Gates Gregory J, Mateika Susan E, Basner Robert C, Mateika Jason H
John D. Dingell VA Medical Center, 4646 John R (11R), Room 4308, Detroit, MI 48201, USA.
Chest. 2004 Sep;126(3):801-7. doi: 10.1378/chest.126.3.801.
We hypothesized that baroreflex sensitivity is decreased during wakefulness and non-rapid eye movement sleep in normotensive, nonapneic snorers who are otherwise healthy. Moreover, we hypothesized that nocturnal alterations in baroreflex sensitivity are abolished during the application of nasal continuous positive airway pressure (nCPAP).
The sequencing technique was used to measure baroreflex sensitivity in 16 normotensive nonapneic snorers and 16 control subjects matched for age, height, weight, gender, and race. Subsequently, baroreflex sensitivity was measured in 12 of 16 snorers and 14 of 16 control subjects during the application of nCPAP.
Mean (+/- SE) baroreflex sensitivity was reduced during sleep in the nonapneic snoring group (wakefulness, 20.99 +/- 1.46 ms/mm Hg; sleep, 15.85 +/- 1.49 ms/mm Hg), but not in the control group (wakefulness, 21.82 +/- 2.48 ms/mm Hg; sleep, 23.54 +/- 2.18 ms/mm Hg). This reduction was abolished by the application of nCPAP in the snoring group (before nCPAP therapy, 16.30 +/- 2.17 ms/mm Hg; during nCPAP therapy, 20.63 +/- 2.40 ms/mm Hg). The application of nCPAP did not alter baroreflex sensitivity in the control group (before nCPAP therapy, 23.54 +/- 2.18 ms/mm Hg; during nCPAP therapy, 22.56 +/- 1.73 ms/mm Hg). BP was not significantly different between the snoring and control groups either before or during nCPAP application.
Our findings suggest that nocturnal alterations in baroreflex sensitivity may exist in nonapneic snoring subjects prior to alterations in other cardiovascular variables.
我们推测,在血压正常、无呼吸暂停的鼾症患者(其他方面健康)的清醒和非快速眼动睡眠期间,压力反射敏感性会降低。此外,我们推测在应用鼻持续气道正压通气(nCPAP)期间,压力反射敏感性的夜间变化会消失。
采用测序技术测量16名血压正常的非呼吸暂停鼾症患者和16名年龄、身高、体重、性别和种族相匹配的对照者的压力反射敏感性。随后,在16名鼾症患者中的12名和16名对照者中的14名应用nCPAP期间测量压力反射敏感性。

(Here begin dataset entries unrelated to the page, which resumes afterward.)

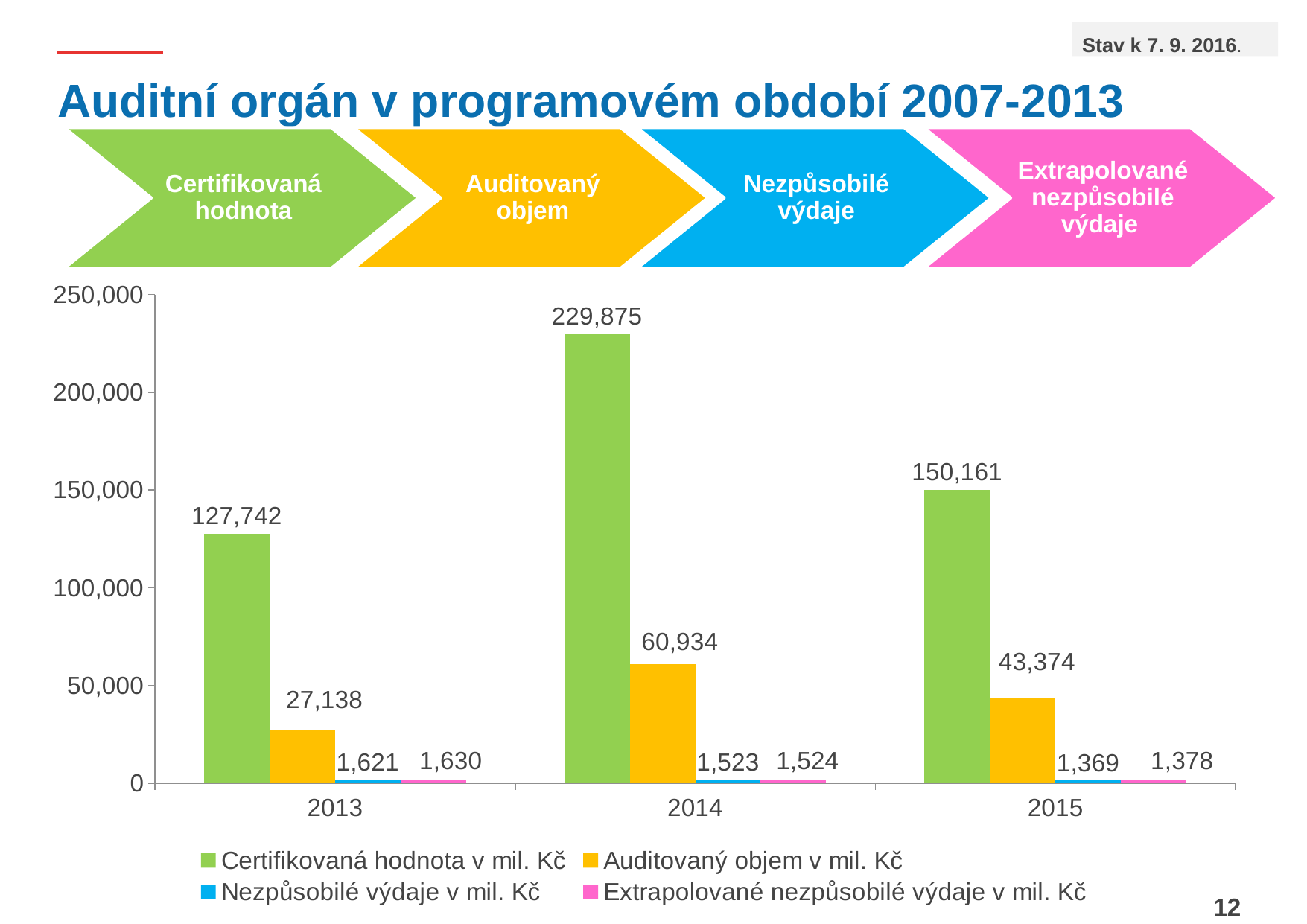
Is the value of Certifikovaná hodnota v mil. Kč for 2015 greater or less than 100,000? greater What is the value of Auditovaný objem v mil. Kč for 2015? 43,374 Which is larger: Auditovaný objem v mil. Kč in 2014 or in 2015? 2014 What is the value of Nezpůsobilé výdaje v mil. Kč for 2013? 1,621 How many series does the legend list? 4 In which year is Certifikovaná hodnota v mil. Kč highest? 2014 In which year is Auditovaný objem v mil. Kč lowest? 2013 What is the value of Extrapolované nezpůsobilé výdaje v mil. Kč for 2014? 1,524 What is the difference between Certifikovaná hodnota v mil. Kč in 2014 and in 2013? 102,133 What kind of chart is shown on the slide? bar chart How many years are shown on the x axis? 3 What is the value of Certifikovaná hodnota v mil. Kč for 2014? 229,875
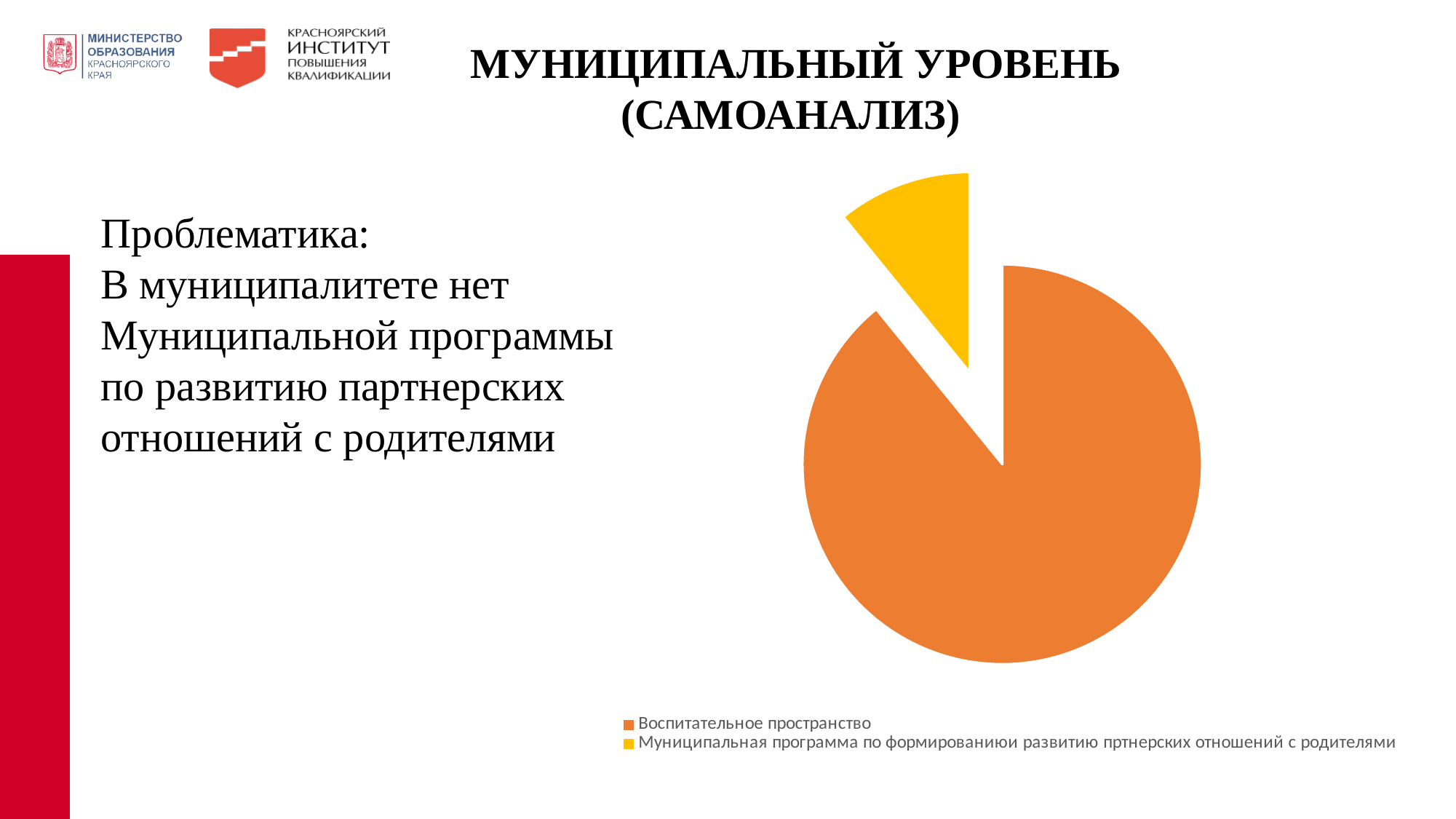
What kind of chart is shown on the slide? Pie chart Which slice is larger: Воспитательное пространство or Муниципальная программа по формированиюи развитию пртнерских отношений с родителями? Воспитательное пространство How many entries does the legend of the pie chart list? 2 What colour is the slice for Воспитательное пространство? Orange Which category has the smallest slice in the pie chart? Муниципальная программа по формированиюи развитию пртнерских отношений с родителями Which legend entry is shown in yellow? Муниципальная программа по формированиюи развитию пртнерских отношений с родителями How many slices does the pie chart have? 2 Which category has the largest slice in the pie chart? Воспитательное пространство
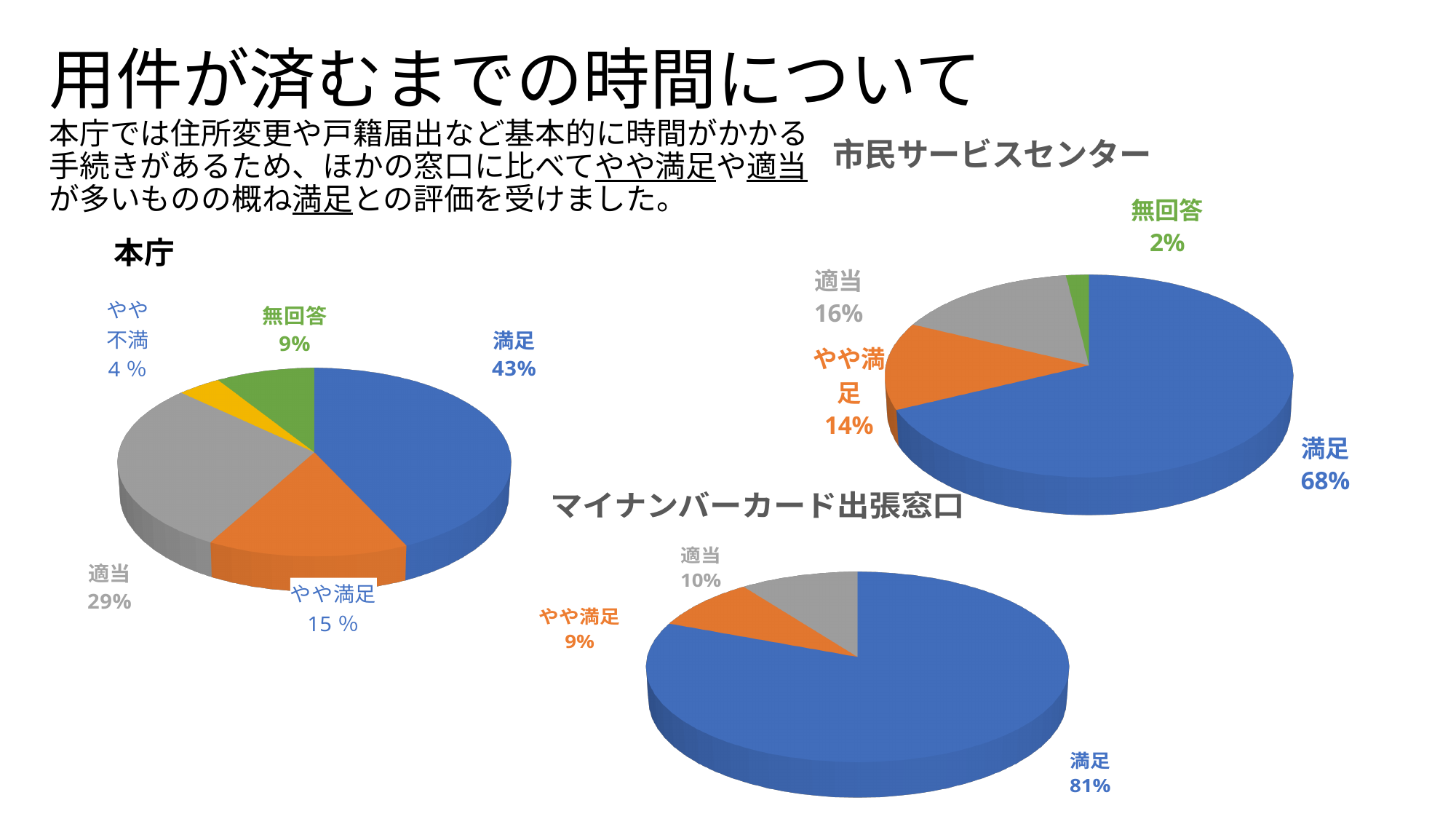
In the 市民サービスセンター chart, what is the difference between the 満足 and 適当 shares? 52 percentage points In the マイナンバーカード出張窓口 chart, which is larger, 適当 or やや満足? 適当 How many slices does the マイナンバーカード出張窓口 pie chart have? 3 In the 市民サービスセンター chart, what share is labelled 無回答? 2% In the 本庁 chart, what share is labelled 適当? 29% What type of chart is used for 市民サービスセンター? Pie chart In the 本庁 chart, what share is labelled やや不満? 4 % In the 本庁 chart, which category has the smallest slice? やや不満 In the 市民サービスセンター chart, what share is labelled やや満足? 14% How many slices does the 本庁 pie chart have? 5 In the 本庁 chart, what share is labelled 満足? 43% In the マイナンバーカード出張窓口 chart, what share is labelled 満足? 81%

非呼吸暂停打鼾组睡眠期间平均(±标准误)压力反射敏感性降低(清醒时,20.99±1.46毫秒/毫米汞柱;睡眠时,15.85±1.49毫秒/毫米汞柱),但对照组未降低(清醒时,21.82±2.48毫秒/毫米汞柱;睡眠时,23.54±2.18毫秒/毫米汞柱)。在打鼾组应用nCPAP后,这种降低消失(nCPAP治疗前,16.30±2.17毫秒/毫米汞柱;nCPAP治疗期间,20.63±2.40毫秒/毫米汞柱)。nCPAP的应用未改变对照组的压力反射敏感性(nCPAP治疗前,23.54±2.18毫秒/毫米汞柱;nCPAP治疗期间,22.56±1.73毫秒/毫米汞柱)。在应用nCPAP之前或期间,打鼾组和对照组的血压没有显著差异。
我们的研究结果表明,在其他心血管变量改变之前,非呼吸暂停打鼾者可能存在压力反射敏感性的夜间变化。